Standard professional liability insurance (also called E&O insurance) covers claims arising from mistakes, negligence, or failures in delivering professional services. However, most standard policies were written before AI tools were mainstream and may contain exclusions or ambiguous language around AI-generated errors — such as a hallucinated (completely fabricated) AI recommendation that causes financial or physical harm to a client. Affirmative AI coverage explicitly confirms that claims arising from your use of AI tools fall within your policy coverage, closing the silent AI gap. Think of it as a critical upgrade that makes your insurance contract crystal-clear for the realities of doing business with AI in 2026.
Can AI-powered hiring tools expose my small business to EEOC discrimination lawsuits in 2026?
Absolutely. EEOC pre-litigation inquiries hit a 60-year record of nearly 270,000 in FY2025, and AI-powered hiring tools are increasingly cited in discrimination complaints. If your applicant screening software was trained on biased data, it can produce discriminatory outcomes — and you, as the employer, may be held liable regardless of whether a human or an algorithm made the decision. A thorough risk assessment of your hiring workflows, combined with affirmative AI liability coverage, is essential protection for any small business using automated tools to evaluate candidates in 2026.
How do I find out if my current business insurance policy actually covers AI-related lawsuits?
The fastest way is to search your current policy documents for terms like "artificial intelligence," "AI," "automated decision-making," or "machine learning." If those terms don't appear — or appear only in exclusion clauses — your policy is likely silent on AI. Remember, fewer than 33% of small businesses even carry management and professional liability coverage, let alone explicit affirmative AI policy coverage. Doing an insurance comparison with newer specialty products, such as those offered through Counterpart's network of 2,800 agents, can reveal exactly where your gaps are. A licensed insurance agent is your best guide for interpreting policy language accurately.

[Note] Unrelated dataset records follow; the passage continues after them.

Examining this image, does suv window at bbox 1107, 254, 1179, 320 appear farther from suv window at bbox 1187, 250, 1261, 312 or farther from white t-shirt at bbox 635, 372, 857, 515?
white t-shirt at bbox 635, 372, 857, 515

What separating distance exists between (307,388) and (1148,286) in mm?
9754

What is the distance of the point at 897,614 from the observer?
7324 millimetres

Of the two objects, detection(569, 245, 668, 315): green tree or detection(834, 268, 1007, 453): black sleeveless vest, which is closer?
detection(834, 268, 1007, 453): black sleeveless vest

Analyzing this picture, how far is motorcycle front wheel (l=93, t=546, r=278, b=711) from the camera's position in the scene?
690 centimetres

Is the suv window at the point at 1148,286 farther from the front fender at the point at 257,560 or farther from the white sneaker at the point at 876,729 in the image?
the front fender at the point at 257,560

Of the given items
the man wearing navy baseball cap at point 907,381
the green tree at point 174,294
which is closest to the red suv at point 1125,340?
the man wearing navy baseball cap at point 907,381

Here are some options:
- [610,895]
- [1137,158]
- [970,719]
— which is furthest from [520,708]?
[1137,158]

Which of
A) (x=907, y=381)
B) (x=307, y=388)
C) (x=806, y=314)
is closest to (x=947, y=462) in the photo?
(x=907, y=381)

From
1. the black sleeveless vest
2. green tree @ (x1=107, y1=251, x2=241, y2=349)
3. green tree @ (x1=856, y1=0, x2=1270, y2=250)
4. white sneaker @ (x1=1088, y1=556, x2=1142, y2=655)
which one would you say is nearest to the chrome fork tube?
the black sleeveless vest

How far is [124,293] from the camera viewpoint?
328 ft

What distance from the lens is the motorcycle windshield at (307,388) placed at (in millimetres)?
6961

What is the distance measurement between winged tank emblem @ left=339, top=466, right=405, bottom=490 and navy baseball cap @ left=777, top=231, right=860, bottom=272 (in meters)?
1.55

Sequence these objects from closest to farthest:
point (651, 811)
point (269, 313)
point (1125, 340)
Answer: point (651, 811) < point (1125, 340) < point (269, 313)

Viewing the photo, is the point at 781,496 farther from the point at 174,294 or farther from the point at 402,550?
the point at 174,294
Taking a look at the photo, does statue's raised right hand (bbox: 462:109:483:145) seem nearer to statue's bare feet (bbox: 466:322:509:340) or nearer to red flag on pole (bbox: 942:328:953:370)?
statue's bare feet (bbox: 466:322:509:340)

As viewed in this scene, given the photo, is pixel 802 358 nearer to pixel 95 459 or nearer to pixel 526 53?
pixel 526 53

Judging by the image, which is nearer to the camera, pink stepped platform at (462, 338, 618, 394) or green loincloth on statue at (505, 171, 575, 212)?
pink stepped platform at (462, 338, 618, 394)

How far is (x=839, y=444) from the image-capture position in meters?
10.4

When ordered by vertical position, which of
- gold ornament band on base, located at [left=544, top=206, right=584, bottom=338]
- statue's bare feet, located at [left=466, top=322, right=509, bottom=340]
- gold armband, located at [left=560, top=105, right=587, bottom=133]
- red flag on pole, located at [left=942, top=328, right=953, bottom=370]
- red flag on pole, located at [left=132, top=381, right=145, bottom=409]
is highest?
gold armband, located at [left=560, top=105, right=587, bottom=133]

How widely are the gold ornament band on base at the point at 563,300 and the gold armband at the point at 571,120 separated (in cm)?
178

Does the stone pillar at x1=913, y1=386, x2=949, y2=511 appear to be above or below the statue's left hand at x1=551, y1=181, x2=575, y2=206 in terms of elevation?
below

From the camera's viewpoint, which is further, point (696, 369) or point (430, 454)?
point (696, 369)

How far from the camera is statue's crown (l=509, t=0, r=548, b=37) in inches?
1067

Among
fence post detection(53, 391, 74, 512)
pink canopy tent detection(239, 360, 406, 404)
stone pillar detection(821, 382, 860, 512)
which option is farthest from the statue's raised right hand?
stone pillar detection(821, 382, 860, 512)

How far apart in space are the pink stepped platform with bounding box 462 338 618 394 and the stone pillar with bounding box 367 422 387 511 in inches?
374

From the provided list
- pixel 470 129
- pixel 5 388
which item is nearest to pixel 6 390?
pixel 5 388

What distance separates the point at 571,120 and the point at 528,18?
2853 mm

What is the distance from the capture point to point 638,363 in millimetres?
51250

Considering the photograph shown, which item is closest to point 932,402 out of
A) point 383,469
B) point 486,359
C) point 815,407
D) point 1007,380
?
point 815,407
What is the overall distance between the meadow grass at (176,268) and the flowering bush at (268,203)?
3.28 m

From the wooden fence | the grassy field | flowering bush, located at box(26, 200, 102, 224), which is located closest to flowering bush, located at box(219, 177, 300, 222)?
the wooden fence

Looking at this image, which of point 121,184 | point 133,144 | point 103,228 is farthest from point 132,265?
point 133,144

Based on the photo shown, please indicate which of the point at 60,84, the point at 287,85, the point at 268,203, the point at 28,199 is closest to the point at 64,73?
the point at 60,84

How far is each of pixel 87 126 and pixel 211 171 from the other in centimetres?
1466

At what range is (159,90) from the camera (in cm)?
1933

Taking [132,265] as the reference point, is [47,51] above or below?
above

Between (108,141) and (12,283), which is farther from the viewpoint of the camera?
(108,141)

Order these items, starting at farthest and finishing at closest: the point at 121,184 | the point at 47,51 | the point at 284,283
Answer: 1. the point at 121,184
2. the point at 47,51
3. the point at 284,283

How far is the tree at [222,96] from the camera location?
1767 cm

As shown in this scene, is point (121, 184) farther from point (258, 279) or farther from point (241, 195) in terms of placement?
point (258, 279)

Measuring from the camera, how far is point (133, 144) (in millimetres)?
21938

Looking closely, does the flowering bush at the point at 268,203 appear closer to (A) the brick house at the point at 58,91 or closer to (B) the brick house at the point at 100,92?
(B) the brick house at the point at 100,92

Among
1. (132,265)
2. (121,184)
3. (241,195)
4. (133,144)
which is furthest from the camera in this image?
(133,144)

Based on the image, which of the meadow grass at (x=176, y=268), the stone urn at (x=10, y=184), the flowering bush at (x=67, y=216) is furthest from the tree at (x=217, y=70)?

What insurance savings can small businesses expect by bundling AI liability coverage with professional liability insurance?
Bundling AI liability coverage with existing professional liability or E&O policies can often reduce overall premium costs compared to purchasing separate standalone policies — similar to how bundling home and auto insurance with a single carrier delivers insurance savings. Beyond premium discounts, AI-powered insurtech platforms like Counterpart's Agentic Insurance™ system resolve claims more than twice as fast as industry benchmarks and deliver outcomes more than 10% better than averages, which can translate into faster resolutions and lower out-of-pocket costs over the life of a claim. Ask your broker to run a full insurance comparison that includes bundled AI coverage options at your next renewal to see what protection — and savings — you may be leaving on the table.
Disclaimer: This article is for informational purposes only and does not constitute insurance advice. Always consult a licensed insurance agent for personalized guidance.